Re: Polyglot Markup Formal Objection Rationale from Leif Halvard Silli on 2012-11-06 (public-html@w3.org from November 2012)

From: Leif Halvard Silli <xn--mlform-iua@xn--mlform-iua.no>
Date: Tue, 6 Nov 2012 19:01:44 +0100
To: Lachlan Hunt <lachlan.hunt@lachy.id.au>
Cc: public-html@w3.org
Message-ID: <20121106190144243077.44a0cf02@xn--mlform-iua.no>

Lachlan Hunt, Tue, 06 Nov 2012 15:52:24 +0100:
> On 2012-11-06 15:17, Leif Halvard Silli wrote:

> The exceptions I listed are cases where the inclusion of certain 
> markup results in necessary, but semantically insignificant 
> differences from parsing, and where the markup is still conforming in 
> both serialisations.

It is not *necessary* to allow CDATA in polyglot markup or relax the 
whitespace restriction. But I can understand that you, as an author, 
find it (perhaps _very_) *impractical* to have those restrictions. 
Hence, I could live with your relaxation of <style>, <script> and 
whitespace.

>  Non-UTF-8 encodings are conforming in both 
> serialisations and there is no need for such a restriction.
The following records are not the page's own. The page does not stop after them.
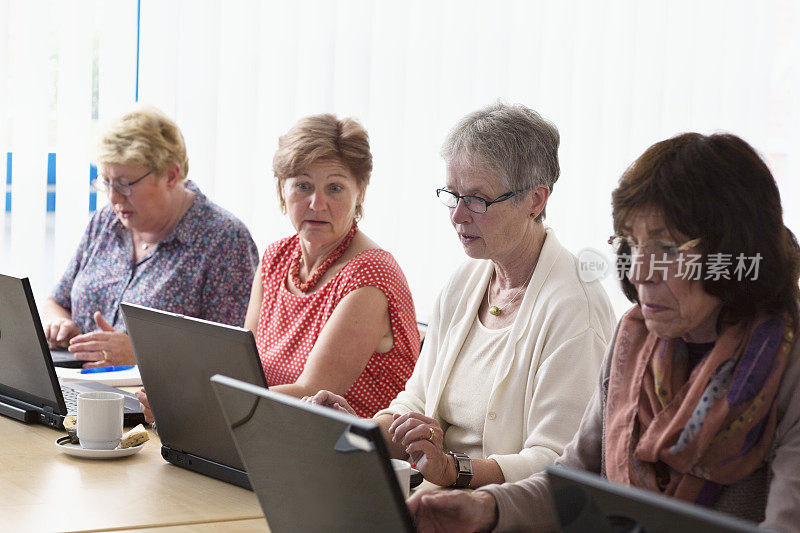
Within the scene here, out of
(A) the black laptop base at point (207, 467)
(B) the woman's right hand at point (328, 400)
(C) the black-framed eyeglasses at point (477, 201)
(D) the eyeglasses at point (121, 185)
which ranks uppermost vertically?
(C) the black-framed eyeglasses at point (477, 201)

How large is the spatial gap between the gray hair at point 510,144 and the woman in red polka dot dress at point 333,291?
495 millimetres

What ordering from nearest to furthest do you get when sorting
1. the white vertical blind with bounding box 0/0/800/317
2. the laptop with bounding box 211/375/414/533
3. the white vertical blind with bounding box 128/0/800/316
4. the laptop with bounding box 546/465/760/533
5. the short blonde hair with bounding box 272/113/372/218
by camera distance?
the laptop with bounding box 546/465/760/533, the laptop with bounding box 211/375/414/533, the short blonde hair with bounding box 272/113/372/218, the white vertical blind with bounding box 0/0/800/317, the white vertical blind with bounding box 128/0/800/316

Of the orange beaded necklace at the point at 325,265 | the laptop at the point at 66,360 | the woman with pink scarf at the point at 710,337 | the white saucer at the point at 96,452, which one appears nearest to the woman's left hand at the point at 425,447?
the woman with pink scarf at the point at 710,337

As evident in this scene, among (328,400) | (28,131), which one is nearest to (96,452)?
(328,400)

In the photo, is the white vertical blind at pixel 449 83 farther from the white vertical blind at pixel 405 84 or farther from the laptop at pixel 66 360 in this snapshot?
the laptop at pixel 66 360

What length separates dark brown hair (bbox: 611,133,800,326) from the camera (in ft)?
4.22

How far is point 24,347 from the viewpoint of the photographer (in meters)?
2.02

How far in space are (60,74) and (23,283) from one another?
181 centimetres

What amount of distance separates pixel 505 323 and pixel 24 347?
100 cm

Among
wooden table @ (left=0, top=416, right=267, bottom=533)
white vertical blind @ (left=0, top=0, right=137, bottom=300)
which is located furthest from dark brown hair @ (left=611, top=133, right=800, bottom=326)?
Result: white vertical blind @ (left=0, top=0, right=137, bottom=300)

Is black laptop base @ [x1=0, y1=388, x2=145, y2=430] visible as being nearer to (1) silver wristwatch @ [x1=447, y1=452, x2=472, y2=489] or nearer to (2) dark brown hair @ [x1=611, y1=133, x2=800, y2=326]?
(1) silver wristwatch @ [x1=447, y1=452, x2=472, y2=489]

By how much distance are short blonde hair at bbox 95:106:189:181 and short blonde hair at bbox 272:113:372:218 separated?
2.22 ft

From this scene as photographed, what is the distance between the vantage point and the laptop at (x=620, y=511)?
2.54 ft

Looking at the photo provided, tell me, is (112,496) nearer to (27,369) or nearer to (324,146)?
(27,369)
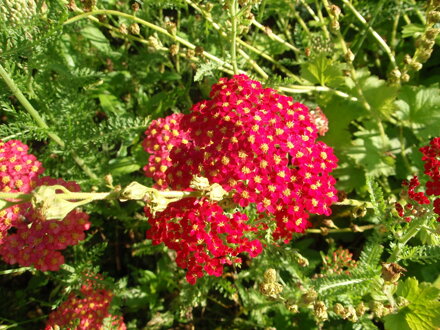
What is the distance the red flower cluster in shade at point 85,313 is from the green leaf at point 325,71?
2.05 metres

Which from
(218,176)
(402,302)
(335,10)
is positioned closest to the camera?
(218,176)

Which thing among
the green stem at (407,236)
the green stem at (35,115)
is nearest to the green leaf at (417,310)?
the green stem at (407,236)

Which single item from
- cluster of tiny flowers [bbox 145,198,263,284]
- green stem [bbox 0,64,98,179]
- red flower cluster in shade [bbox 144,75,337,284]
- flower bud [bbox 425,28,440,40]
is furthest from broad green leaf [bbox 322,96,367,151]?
green stem [bbox 0,64,98,179]

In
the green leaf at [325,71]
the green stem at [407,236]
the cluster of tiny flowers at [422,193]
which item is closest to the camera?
the cluster of tiny flowers at [422,193]

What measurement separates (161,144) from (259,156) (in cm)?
82

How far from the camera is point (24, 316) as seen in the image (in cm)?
310

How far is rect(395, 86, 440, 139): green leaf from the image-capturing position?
9.17 ft

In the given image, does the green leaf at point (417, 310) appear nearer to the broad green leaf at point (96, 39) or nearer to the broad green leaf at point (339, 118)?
the broad green leaf at point (339, 118)

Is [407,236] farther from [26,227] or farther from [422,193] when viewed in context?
[26,227]

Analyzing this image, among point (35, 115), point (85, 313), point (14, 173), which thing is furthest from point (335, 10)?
point (85, 313)

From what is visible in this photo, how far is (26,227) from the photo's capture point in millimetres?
2178

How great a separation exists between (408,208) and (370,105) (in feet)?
4.24

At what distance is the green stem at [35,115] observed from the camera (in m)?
2.00

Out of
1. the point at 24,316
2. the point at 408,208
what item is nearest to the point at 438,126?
the point at 408,208
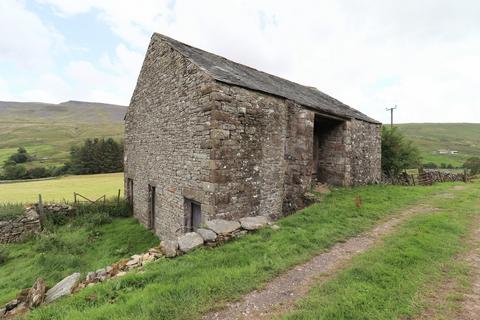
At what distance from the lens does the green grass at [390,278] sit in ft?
11.2

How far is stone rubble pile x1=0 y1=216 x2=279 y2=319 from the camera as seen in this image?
451 centimetres

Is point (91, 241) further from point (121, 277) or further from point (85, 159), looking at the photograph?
point (85, 159)

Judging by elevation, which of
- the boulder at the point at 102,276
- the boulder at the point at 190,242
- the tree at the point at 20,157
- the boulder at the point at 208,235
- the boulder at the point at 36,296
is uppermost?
the tree at the point at 20,157

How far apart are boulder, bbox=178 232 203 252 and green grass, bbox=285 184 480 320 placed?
108 inches

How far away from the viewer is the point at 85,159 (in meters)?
38.1

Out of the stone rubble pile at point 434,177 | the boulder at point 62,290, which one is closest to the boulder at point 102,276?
the boulder at point 62,290

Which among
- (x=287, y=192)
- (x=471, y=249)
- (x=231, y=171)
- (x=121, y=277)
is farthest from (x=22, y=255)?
(x=471, y=249)

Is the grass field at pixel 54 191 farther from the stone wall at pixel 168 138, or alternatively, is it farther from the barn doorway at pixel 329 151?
the barn doorway at pixel 329 151

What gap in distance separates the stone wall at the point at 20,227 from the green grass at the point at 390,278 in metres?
15.0

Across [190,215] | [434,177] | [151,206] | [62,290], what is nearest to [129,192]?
[151,206]

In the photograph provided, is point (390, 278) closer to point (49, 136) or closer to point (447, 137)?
point (49, 136)

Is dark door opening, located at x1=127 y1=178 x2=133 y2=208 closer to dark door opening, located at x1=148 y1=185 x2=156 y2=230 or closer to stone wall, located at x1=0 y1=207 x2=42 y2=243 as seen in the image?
dark door opening, located at x1=148 y1=185 x2=156 y2=230

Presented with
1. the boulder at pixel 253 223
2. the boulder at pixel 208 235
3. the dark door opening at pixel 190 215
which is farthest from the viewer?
the dark door opening at pixel 190 215

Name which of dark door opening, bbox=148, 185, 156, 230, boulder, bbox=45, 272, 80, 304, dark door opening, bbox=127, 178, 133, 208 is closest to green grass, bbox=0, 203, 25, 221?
dark door opening, bbox=127, 178, 133, 208
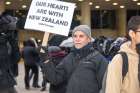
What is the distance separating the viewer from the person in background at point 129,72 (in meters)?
4.26

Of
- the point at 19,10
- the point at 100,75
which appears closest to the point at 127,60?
the point at 100,75

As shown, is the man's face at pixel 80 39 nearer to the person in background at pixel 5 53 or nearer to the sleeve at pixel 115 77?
the person in background at pixel 5 53

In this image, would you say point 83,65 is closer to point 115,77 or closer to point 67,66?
point 67,66

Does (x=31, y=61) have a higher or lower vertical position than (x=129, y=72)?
lower

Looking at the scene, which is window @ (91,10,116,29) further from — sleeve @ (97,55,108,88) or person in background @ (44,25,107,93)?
sleeve @ (97,55,108,88)

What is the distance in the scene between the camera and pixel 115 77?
425 centimetres

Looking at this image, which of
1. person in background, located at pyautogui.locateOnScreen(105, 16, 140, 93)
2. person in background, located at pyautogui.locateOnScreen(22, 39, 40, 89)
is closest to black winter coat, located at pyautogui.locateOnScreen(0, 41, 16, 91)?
person in background, located at pyautogui.locateOnScreen(105, 16, 140, 93)

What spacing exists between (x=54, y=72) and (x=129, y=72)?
1.48 meters

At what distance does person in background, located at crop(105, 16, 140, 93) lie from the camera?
4.26 meters

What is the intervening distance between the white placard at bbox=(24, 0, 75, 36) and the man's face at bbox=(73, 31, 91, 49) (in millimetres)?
575

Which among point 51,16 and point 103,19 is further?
point 103,19

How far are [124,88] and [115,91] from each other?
0.11m

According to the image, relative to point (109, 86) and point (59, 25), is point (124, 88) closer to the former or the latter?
point (109, 86)

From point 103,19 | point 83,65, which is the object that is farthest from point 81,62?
point 103,19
Polyglot Markup has a focus on authoring. On being a practical choice. 
Authors would be free to create such non-UTF-8 polyglot documents - no 
one would be able to prevent it. But those who do that kind of thing - 
*and* want to retain the 'polyglot' badge as well, do in fact not need 
that badge …

Also, I note that on one side you advocate, for authoring reasons, to 
relax the rules for white-space and CDATA. On the other side you want 
to open up for encodings it would be very difficult for authors to deal 
with given the restrictions on how to declare them.

> I will maintain an objection to any normative definition of polyglot 
> markup that imposes additional restrictions on conforming markup that 
> are not derived directly from the conforming intersection of the HTML 
> and XHTML serialisations.

If authoring-driven desire for CDATA inside polyglot markup can be 
labelled as "derived directly from the conforming intersection of the 
HTML and XHTML serialisations", then how can one credibly claim that 
the UTF-8 restriction is not straight from the HTML and XHTML 
serialization as well?

<signFromAbove>Because, after all, HTML5 forbids <meta 
charset="UTF-16"/> and <?xml version="1.0" encoding="FOO" ?> in 
'text/html'. And it forbids <meta http-equiv="text/html" content="FOO" 
/> and <meta charset="NON_utf8" /> in XHTML5. Except that it permits 
the latter element if its @charset value is "UTF-8" (<meta 
charset="UTF-8"/>).</signFromAbove>

> That is, if something is conforming in both serialisations and does 
> not result in a significant semantic difference in interpretation 
> between HTML and XML parsers, then it should be considered conforming 
> polyglot markup.
> 
> I have no objection, however, to strongly recommending the use of 
> UTF-8, as long as it is non-normative.

For various reasons - including the wetting process it has had, I am 
not going to back down from the UTF-8 requirement.

But I am willing to make one concession: I would not be opposed to an 
informative note attached to the principles, which said something like 
this: 

  "As long as one either uses the UTF-16 encoding (with a BOM) or
   control the encoding externally (e.g. via HTTP), then the rules
   of this specification would turn any XHTML document into a 
   HTML-compatible one. However, as far as this specification is 
   concerned, then only UTF-8 encoded documents are considered to
   be conforming."
-- 
Leif Halvard Silli

Received on Tuesday, 6 November 2012 18:02:20 UTC